The Lottery is Some Kind of Tax

Richard Posner reconsiders, as a part of a larger conversation, whether the lottery is really a "Tax on Stupidity":
As for the "tax on stupidity," it is of course irresistible to finance as much
as government as possible by a system of voluntary taxation, which is what a
state lottery is. And I don’t think "stupid" is the right word to describe all
or even most of the people who buy lottery tickets. I do think that some of them
consider themselves "lucky" and so in effect recalculate the odds in their
favor. That is stupid; in a game of chance, "luck" is randomly distributed. Some
people, though, simply enjoy risk. Others like to daydream, and a daydream is
more realistic if there is some chance it may come true, even if a very small
chance. And finally and most interestingly, there are people whose marginal
utility of income is U-shaped rather than everywhere declining. Usually we think
of it as declining: my second million dollars confers less utility on me than my
first million, and that is why I would not pay a million dollars for a lottery
ticket that gave me a 50.1 percent or probably even an 80 percent probability of
winning $2 million. But maybe I lead a rather drab life, and this might make
such a gamble rational even if it were not actuarially fair. Suppose that for a
$2 lottery ticket I obtain a one in a million chance of winning $1 million. It
is not a fair gamble because the expected value of $1 million discounted by
.000001 is $1, not $2. But if having $1 million would transform my life, the
expected utility of the gamble may exceed $2, and then it is rationally
attractive.
I've heard it called a "Stupid Tax" or a "Tax on Those Who Are Bad at Math," before, and I've generally agreed with those characterizations, but I like Posner's framing it as a "system of voluntary taxation." Of course, no one buys a lotto ticket out of altruism -- perhaps it is better called a "system of unintended-yet-voluntary taxation." But it is voluntary, and you do know where it's going. I suppose if we extrapolate on that, Las Vegas is a forum for unintended-yet-voluntary charity. Sounds nice (kind of).

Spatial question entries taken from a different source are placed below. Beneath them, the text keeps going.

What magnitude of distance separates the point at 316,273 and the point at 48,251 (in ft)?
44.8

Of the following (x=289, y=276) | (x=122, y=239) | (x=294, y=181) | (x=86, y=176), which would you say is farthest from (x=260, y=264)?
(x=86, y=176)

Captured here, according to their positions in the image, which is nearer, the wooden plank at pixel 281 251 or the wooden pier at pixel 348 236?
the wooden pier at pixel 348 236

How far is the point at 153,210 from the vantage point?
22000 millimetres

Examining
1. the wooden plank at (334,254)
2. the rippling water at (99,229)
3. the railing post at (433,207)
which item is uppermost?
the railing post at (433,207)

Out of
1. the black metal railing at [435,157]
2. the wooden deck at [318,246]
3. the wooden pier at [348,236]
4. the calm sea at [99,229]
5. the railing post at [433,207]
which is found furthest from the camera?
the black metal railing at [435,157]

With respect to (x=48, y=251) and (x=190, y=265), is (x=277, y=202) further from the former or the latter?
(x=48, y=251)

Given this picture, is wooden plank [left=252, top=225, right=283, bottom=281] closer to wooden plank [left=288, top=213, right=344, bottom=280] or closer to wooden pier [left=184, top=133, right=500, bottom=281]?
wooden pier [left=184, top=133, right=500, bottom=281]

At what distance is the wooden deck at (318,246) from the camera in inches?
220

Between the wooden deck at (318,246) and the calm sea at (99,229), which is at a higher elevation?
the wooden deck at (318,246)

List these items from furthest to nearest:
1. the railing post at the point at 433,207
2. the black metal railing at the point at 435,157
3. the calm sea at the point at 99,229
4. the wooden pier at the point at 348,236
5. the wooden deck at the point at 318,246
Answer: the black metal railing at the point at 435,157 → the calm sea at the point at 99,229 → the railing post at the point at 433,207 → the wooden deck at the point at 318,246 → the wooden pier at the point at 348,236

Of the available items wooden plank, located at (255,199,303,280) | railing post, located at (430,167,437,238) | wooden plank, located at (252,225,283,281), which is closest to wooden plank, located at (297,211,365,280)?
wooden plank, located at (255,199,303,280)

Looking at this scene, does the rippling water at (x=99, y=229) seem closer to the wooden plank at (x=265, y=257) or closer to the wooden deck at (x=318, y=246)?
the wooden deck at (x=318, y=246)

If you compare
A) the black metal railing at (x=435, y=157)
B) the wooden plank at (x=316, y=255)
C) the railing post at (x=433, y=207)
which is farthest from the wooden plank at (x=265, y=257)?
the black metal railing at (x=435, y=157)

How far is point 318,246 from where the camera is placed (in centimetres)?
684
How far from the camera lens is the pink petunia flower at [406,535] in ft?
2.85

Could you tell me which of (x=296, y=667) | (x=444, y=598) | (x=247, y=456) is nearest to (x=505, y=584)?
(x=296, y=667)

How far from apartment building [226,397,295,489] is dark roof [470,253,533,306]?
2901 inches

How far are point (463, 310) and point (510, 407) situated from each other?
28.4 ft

But Posner's later point indicates that, as far as subjective personal experiences go, buying a lottery ticket may be downright rational. If your life sucks and you know that, given your skills and position in life, it is very unlikely that you will ever accumulate the kind of wealth the lotto offers, the cost of the ticket in exchange for the chance is a very good deal, especially when that dollar wouldn't have gotten you all that far in savings anyway. Perhaps it should be called a "Tax on Despair."